There is a complex thought system that underlies the quote. Just so you know.

Well, I’ll risk oversimplification and explain it this way: I stand with Will D. Campbell and Dr. King in believing that the hope for the world lies in our ability to see one another as brothers and sisters.

Watching our prospective leaders in a democracy speak as they do is a direct reflection of our own hearts, and it seems that we hate each other. Well, maybe not hate (yes, I do mean hate), but at least we resent or despise or fear each other. Surely not family.

I am happy that the inspiring friendship between Justice Scalia and Justice Ginsburg has received some attention this weekend.  It is unfortunate that it appears to have zero effect on the presidential campaign.

My best bet as to who will win in November? Nobody. Oh, someone will be elected president of these United States, but in this political climate, I’m not predicting any real winners. I am predicting a lot of angry people. (I’m also predicting a large number of folks will renege on their pledge to move to Canada if ________ is elected.)

It is personally comforting that I do not believe the “hope for the world’s problems” lies in a presidential election, but at the same time, it is troubling that the hope I believe in appears to have zero traction, Scalia/Ginsburg notwithstanding.

I’m going to see everyone as brothers and sisters anyway.

Freedom is Respect

As I reflect on last week’s inaugural (and wonderful) Diversity Week at Pepperdine Law, the following passage from my hero, Will D. Campbell, comes to mind.

“The civil rights gains we have made are largely cosmetic,” my old friend, Kelly Miller Smith, told me just before he died. One would have expected to hear those words in earlier times, when the gains of black people had been more modest than it seemed to me they had been during his lifetime and mine. He had been a pivotal figure in it all. Buses and taxicabs, schools, restaurants, theaters, parks, swimming pools, as well as participation in the political process had all been desegregated since he and I had come to Tennessee from Mississippi in the rigidly, segregated decade of the fifties. He from a black church in Vicksburg, I from a white university in Oxford. His little daughter had been one of the nine brave children who faced the violent mobs to begin the slow and painful process of integrated education. The church he pastored for thirty-four years was headquarters for the massive sit-in movement. Quietly or obstreperously, whatever the situation indicated, he negotiated with mayors, governors, merchants, and owners such issues as employment, housing, fairness, and decency in general.

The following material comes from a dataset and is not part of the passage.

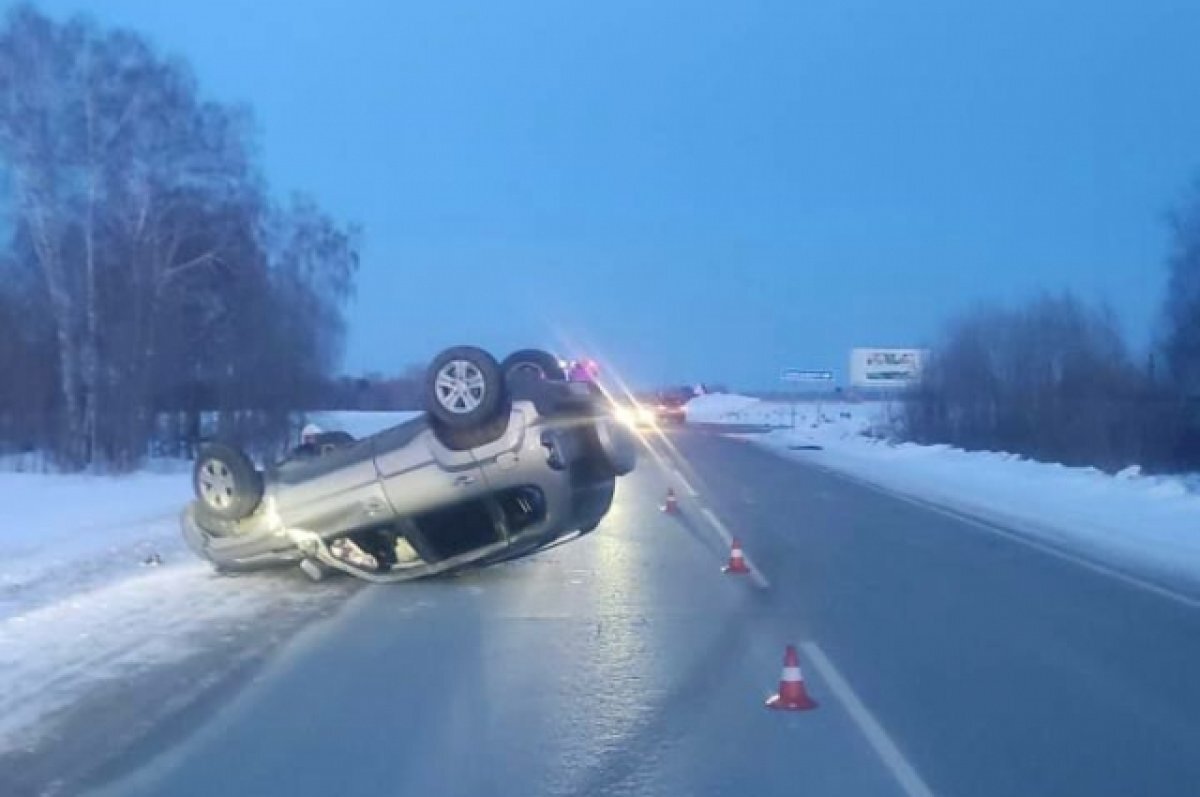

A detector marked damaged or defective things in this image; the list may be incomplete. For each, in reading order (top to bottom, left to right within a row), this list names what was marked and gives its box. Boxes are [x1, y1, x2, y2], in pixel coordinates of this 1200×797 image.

overturned car [178, 345, 638, 583]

All that he had been party to and more. Yet here he lay, a few weeks from death, saying that all his efforts had produced no more than a cosmetic coating over an inveterate malignancy as socially lethal as the one claiming his life. I protested with a roll call of the improvements he had presided over. He listened in his usual smiling, affable manner as I listed them one by one, beginning with public transportation in 1956 and concluding with his being a dean and teacher in one of the most prestigious universities in the South where he could not have been more than janitor not many years earlier.

“But they still don’t respect us,” he said sadly. After a long pause for needed oxygen, he continued. “Look at the television shows. Listen to the rhetoric on the streets. They still don’t respect us.”

His words were a startling awakening. How far I had missed the point of it all. How dissimilar the promised lands two Mississippi men had envisioned. To grant the truth of his words would be to acknowledge that the years of both of us had been wasted. He spoke with approval and gratefulness for the things I recited, but as he did it became clear to me that the one thing which was behind all else was never his. Respect.

Freedom is respect.

– Will D. Campbell, Forty Acres and a Goat 269-70 (2002).

That is what gave me great joy this past week—the giving and receiving of respect.